Michael Fiset, 33 ans, et Pierre Thibault, 42 ans, ont voulu suivre les conseils du garagiste, mais ne sont vraisemblablement pas parvenus à obtenir de l’aide. «Ils seraient allés cogner à une porte et n’auraient jamais eu de réponse. Avec le vent, c’est sûr que le citoyen chez qui ils ont frappé ne pouvait rien entendre», précise le maire de la petite municipalité, Alain Fortier.

Les deux hommes n’ont toutefois pas abandonné à ce moment, déterminés à déprendre leur véhicule. «Ils auraient pris une pelle dans la cour pour aller essayer de sortir», souligne l’élu, ébranlé par le sort réservé aux deux victimes.

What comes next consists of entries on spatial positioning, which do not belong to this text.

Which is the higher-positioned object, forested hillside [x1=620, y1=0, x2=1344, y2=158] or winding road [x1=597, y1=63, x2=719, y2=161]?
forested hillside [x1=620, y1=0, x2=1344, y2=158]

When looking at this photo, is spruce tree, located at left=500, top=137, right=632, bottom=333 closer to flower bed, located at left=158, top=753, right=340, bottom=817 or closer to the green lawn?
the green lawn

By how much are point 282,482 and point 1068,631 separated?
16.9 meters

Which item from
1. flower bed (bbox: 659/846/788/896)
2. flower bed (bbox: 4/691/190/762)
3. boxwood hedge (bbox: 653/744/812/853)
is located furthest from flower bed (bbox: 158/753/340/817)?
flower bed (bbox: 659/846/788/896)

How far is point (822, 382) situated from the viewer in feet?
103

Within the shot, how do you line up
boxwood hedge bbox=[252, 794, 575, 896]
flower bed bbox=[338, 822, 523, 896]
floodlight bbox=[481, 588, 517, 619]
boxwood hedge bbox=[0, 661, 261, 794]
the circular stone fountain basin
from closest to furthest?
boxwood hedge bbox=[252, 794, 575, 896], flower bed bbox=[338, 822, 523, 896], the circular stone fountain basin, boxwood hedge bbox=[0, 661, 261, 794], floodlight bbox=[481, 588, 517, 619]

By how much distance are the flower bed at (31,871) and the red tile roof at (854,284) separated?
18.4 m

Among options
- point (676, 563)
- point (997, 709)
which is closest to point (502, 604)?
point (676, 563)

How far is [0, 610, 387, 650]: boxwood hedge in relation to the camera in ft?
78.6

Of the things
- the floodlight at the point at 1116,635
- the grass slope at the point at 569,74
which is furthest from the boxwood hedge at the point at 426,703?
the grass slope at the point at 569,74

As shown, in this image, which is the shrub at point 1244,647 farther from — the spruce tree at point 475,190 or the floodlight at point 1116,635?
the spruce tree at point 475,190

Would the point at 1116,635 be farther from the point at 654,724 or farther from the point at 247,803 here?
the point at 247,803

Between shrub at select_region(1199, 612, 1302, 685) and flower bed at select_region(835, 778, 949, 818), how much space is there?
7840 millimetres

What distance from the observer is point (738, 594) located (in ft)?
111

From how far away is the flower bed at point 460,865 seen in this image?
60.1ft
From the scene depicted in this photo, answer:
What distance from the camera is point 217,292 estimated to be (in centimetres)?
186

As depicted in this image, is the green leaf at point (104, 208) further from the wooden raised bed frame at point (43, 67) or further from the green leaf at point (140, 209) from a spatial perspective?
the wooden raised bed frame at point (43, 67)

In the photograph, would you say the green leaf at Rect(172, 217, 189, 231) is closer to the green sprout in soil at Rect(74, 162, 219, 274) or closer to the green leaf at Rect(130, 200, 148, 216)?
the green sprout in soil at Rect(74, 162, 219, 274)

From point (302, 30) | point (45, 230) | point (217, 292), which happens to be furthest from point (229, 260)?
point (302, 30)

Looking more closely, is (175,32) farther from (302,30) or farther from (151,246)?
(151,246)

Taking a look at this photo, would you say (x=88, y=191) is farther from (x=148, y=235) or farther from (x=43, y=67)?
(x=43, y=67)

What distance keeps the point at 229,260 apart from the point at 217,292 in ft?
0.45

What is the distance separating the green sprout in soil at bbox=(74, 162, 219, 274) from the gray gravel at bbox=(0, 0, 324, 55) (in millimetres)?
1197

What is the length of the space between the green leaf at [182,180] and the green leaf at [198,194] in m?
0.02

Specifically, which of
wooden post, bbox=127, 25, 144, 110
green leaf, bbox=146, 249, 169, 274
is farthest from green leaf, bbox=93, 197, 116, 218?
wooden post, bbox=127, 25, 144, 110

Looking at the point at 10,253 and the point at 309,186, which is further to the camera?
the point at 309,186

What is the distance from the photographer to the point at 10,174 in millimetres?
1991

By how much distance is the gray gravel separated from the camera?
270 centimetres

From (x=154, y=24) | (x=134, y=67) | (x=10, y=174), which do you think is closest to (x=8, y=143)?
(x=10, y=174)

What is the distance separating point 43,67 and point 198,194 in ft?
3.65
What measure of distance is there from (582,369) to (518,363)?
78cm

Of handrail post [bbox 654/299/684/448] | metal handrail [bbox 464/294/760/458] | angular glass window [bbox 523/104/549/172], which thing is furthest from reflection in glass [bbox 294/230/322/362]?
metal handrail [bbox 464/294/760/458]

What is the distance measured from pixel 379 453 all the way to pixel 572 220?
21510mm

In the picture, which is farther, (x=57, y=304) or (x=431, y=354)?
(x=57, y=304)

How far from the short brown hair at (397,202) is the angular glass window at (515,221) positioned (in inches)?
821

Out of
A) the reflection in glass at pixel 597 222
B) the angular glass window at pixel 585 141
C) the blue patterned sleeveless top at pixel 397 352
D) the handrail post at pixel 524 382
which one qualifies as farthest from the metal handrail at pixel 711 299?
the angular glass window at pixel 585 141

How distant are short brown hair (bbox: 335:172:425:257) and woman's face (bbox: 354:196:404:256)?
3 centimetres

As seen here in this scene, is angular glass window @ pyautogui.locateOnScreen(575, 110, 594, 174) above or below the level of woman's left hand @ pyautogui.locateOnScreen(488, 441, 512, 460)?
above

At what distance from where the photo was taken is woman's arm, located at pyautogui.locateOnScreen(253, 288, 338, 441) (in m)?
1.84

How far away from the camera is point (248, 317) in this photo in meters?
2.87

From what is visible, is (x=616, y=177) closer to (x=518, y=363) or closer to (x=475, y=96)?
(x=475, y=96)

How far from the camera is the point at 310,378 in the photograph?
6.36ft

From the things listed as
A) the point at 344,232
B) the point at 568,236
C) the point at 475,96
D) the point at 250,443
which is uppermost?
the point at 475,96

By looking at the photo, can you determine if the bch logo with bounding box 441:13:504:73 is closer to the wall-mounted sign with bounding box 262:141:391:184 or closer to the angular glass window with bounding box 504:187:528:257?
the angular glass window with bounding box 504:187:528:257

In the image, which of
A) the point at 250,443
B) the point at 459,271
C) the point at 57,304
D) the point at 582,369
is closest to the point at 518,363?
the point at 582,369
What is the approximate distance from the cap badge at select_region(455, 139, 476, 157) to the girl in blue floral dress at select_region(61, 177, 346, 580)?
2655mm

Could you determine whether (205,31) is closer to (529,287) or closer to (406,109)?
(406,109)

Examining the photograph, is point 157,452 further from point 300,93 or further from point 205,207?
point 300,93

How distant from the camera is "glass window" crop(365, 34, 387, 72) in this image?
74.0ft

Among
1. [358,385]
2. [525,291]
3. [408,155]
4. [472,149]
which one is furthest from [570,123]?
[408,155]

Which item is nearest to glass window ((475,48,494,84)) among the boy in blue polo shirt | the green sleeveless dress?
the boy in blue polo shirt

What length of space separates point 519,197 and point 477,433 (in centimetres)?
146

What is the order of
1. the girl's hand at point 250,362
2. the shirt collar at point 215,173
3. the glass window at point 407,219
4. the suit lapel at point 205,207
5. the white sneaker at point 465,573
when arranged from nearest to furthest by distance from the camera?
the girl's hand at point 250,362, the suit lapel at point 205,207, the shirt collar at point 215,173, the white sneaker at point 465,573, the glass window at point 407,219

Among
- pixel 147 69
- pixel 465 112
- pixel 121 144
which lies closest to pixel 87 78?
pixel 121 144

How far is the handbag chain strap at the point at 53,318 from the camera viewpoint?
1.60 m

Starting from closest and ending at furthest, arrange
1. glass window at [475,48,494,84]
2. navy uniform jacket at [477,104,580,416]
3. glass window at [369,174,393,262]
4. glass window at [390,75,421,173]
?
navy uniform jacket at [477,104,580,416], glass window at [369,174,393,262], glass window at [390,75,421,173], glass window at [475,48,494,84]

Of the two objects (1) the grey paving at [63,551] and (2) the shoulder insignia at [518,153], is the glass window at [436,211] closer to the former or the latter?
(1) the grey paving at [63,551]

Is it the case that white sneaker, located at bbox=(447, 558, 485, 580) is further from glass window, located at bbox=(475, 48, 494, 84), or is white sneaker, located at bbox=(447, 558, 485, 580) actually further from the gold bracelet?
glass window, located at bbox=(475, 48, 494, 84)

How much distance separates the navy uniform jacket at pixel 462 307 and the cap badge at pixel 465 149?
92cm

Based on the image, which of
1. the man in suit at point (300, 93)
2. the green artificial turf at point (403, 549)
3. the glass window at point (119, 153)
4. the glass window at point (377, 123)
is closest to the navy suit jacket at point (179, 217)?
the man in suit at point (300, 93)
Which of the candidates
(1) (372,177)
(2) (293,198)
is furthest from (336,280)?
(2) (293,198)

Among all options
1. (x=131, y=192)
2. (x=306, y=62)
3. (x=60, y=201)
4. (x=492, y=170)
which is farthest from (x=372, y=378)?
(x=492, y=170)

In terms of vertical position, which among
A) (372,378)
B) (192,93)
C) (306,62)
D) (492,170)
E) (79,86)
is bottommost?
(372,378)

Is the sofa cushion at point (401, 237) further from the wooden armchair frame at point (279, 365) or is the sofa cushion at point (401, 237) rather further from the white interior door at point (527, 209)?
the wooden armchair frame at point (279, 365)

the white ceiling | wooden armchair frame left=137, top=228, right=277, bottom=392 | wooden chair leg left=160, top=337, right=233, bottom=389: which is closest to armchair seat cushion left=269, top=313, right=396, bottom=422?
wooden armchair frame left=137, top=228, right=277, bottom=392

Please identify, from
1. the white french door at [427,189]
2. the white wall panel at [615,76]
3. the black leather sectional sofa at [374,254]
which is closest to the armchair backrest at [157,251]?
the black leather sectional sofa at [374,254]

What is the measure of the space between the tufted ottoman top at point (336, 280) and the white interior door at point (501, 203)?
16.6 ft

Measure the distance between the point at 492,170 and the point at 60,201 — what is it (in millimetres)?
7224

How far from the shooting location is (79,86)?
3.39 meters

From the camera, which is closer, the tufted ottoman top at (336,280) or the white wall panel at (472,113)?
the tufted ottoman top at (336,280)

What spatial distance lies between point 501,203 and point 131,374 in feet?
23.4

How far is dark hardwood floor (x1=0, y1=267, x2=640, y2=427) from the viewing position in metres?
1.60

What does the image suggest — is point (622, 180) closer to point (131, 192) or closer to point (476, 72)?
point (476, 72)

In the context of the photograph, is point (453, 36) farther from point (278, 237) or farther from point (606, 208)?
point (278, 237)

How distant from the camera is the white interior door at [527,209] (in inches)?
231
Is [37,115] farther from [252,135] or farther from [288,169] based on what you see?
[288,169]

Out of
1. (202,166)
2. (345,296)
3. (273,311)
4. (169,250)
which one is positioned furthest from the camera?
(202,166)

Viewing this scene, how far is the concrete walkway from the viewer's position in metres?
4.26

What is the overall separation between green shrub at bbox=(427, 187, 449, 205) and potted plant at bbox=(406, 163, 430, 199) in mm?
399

Tout a été tenté, selon le maire

M. Fortier soutient par contre que tout a été fait pour venir en aide aux deux victimes. «On a essayé avec un de nos camions et ça a brisé. On en a fait venir un de Montmagny qui ne pouvait se rendre. On a appelé Berthier et c’était la même chose. Personne ne pouvait se rendre», raconte M. Fortier.

Chez Transport Gilmyr, l’employeur des deux victimes, la tragédie a eu l’effet d’une onde de choc. D’autant plus que Pierre Thibault, un répartiteur, avait avisé les chauffeurs de ne pas prendre de risque.

«Il a donné le mot d’ordre aux chauffeurs de ne pas sortir parce que la 20 était fermée. Je ne sais pas pourquoi il a pris la route, j’en ai aucune idée», confiait Marcus Deschênes, directeur des opérations de la compagnie, les yeux dans l’eau.